Transcribe the entries below word for word, beginning at the line with "Un voiture en" and stopping after the line with "Two red dice"; drop all pictures.

PROVIDED INFORMATION:
# # # # # # #
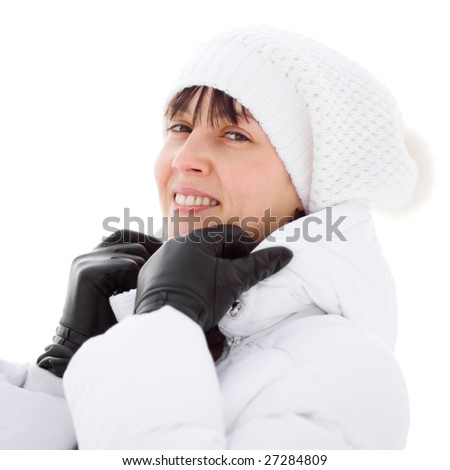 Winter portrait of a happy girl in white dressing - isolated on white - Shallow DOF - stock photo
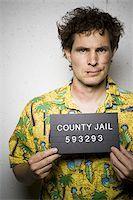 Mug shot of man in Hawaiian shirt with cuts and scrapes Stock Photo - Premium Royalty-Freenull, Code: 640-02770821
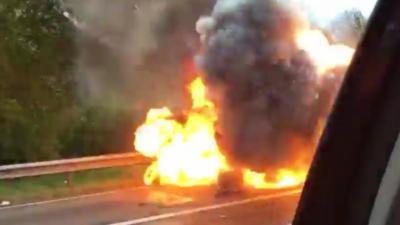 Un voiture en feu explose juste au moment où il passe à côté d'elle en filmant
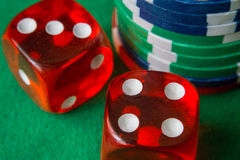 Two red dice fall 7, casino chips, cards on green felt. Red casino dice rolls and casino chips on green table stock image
# # # # # # #
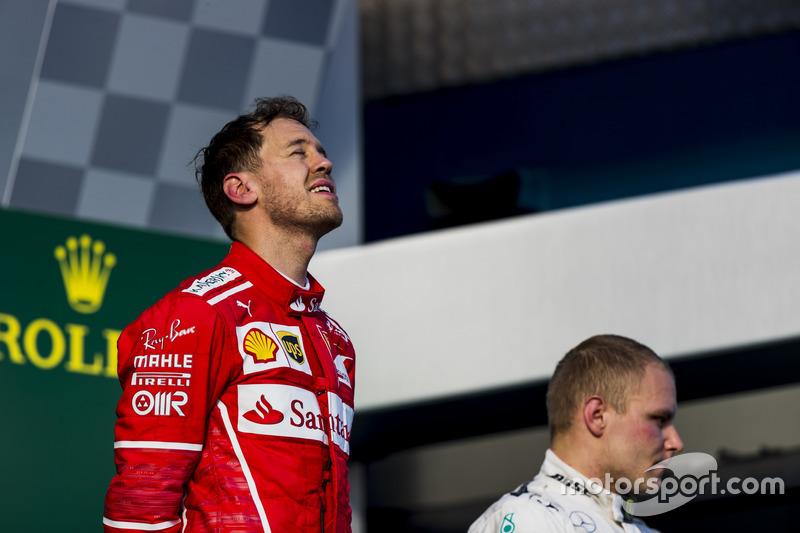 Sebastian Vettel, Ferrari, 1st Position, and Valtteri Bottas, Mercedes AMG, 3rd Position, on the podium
# # # # # # #
EXERCISE RESPONSE:
 Un voiture en feu explose juste au moment où il passe à côté d'elle en filmant
 Two red dice fall 7, casino chips, cards on green felt. Red casino dice rolls and casino chips on green table stock image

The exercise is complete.